| Short exercise |
Turn the stretch from the line containing "How far are" through the end of the records into a JSON list of strings, with one string per line and blank lines left out.

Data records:

####################

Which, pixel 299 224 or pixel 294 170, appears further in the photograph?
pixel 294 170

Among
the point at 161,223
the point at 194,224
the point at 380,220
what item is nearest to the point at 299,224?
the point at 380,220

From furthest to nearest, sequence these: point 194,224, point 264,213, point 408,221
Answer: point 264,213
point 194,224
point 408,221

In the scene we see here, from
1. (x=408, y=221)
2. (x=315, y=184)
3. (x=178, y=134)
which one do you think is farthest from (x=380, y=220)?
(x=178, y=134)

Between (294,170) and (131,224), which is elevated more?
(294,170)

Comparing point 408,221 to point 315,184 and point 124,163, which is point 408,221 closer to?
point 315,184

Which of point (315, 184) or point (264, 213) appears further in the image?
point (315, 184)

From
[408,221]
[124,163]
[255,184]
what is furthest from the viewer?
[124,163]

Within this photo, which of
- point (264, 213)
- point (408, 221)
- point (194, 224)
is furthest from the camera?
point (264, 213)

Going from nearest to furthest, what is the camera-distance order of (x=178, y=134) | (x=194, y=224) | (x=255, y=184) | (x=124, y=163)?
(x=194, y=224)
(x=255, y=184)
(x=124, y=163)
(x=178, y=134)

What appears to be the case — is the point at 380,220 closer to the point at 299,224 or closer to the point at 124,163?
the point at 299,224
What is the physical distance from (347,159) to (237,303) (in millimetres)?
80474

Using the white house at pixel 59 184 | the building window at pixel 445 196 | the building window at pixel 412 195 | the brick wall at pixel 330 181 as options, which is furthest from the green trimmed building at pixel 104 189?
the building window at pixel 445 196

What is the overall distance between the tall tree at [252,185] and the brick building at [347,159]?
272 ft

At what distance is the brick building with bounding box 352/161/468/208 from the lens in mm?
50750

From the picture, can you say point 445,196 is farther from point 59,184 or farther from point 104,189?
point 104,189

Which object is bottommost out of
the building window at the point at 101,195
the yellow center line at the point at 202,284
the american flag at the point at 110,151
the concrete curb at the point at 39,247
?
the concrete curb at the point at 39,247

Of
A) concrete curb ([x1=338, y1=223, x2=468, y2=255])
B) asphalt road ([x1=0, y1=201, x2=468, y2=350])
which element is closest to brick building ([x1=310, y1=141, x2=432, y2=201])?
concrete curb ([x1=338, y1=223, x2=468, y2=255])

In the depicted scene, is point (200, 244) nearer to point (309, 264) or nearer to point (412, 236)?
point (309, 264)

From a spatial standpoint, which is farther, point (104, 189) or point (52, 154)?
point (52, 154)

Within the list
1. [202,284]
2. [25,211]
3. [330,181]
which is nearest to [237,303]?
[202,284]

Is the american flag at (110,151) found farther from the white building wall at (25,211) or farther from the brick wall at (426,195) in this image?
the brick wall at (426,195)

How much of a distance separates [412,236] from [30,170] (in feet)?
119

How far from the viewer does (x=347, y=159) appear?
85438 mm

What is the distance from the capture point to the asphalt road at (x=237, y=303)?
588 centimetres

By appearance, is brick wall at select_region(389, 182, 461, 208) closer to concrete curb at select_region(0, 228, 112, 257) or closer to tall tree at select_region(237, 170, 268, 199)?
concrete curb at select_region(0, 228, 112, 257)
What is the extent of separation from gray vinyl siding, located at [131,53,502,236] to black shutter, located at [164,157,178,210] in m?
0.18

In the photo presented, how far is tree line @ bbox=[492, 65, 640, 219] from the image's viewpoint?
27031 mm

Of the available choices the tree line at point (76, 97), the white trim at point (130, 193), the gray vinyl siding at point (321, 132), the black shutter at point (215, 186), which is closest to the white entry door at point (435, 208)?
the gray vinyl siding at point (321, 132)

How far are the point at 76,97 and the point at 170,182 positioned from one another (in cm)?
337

####################

| Exercise answer |
[
  "How far are the point at 76,97 and the point at 170,182 positioned from one another (in cm)?",
  "337"
]